CEO of CD Cloud Logix

Table of Contents

Moving from Heroku Review Apps to AWS App Runner could be quite easy to do, let’s review it!

What is Heroku Review Apps?

A bit of background, Heroku is a container-based cloud Platform as a Service (PaaS). One of the major strength of Heroku has to offer is Review Apps, giving the opportunity to review your branches before they get merge in your GitHub repository.
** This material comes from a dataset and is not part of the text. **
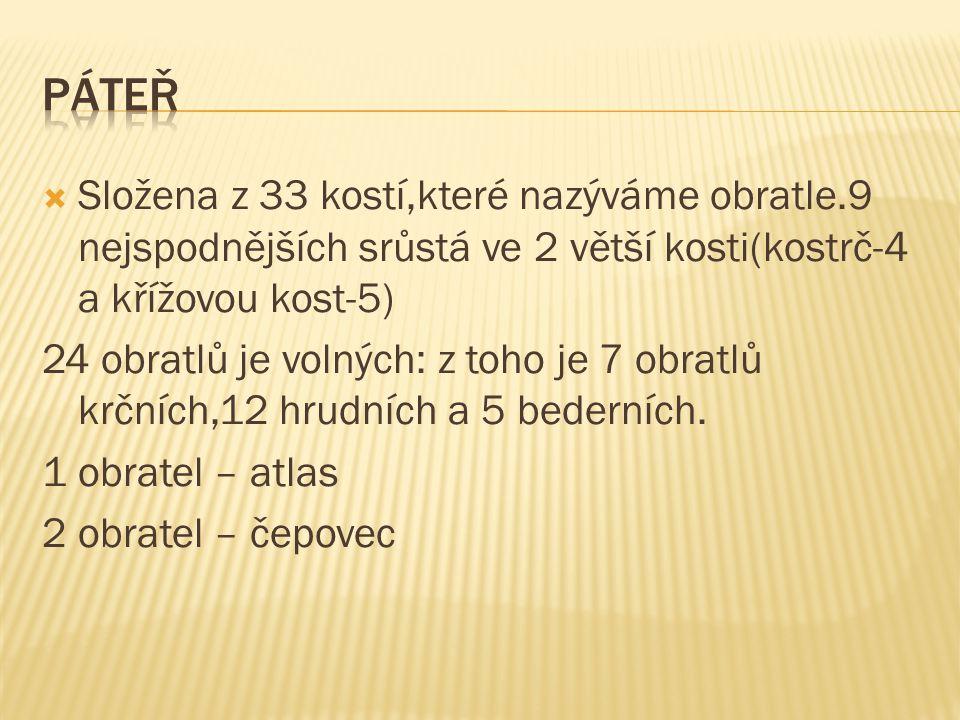Páteř Složena z 33 kostí,které nazýváme obratle.9 nejspodnějších srůstá ve 2 větší kosti(kostrč-4 a křížovou kost-5)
Review Apps is basically a collaboration tool that assist with providing an environment to showcase product changes.

Heroku has also many other possibilities and capabilities such as managing TLS Certificates, CI / CD pipelines, scaling on your behalf, so on and so forth.

At the end of the day, Heroku is the perfect example of practicing GitOps methodology, you can read more about it here.

AWS App Runner, what is it?

AWS App Runner has been introduced recently (may 2021) and offer a similar approach to Heroku Review Apps:

  • No orchestrators to configure
  • No need of pipelines
  • No Load Balancer to set up
  • Nor any servers to manage

As for Heroku, AWS App Runner can easily be linked to GitHub and create some new services based on your repository. Another advantage is to deploy automatically new containers on the fly, AWS Runner Apps can monitor your ECR (Elastic Container Registry) repository and deploy when a new container is available.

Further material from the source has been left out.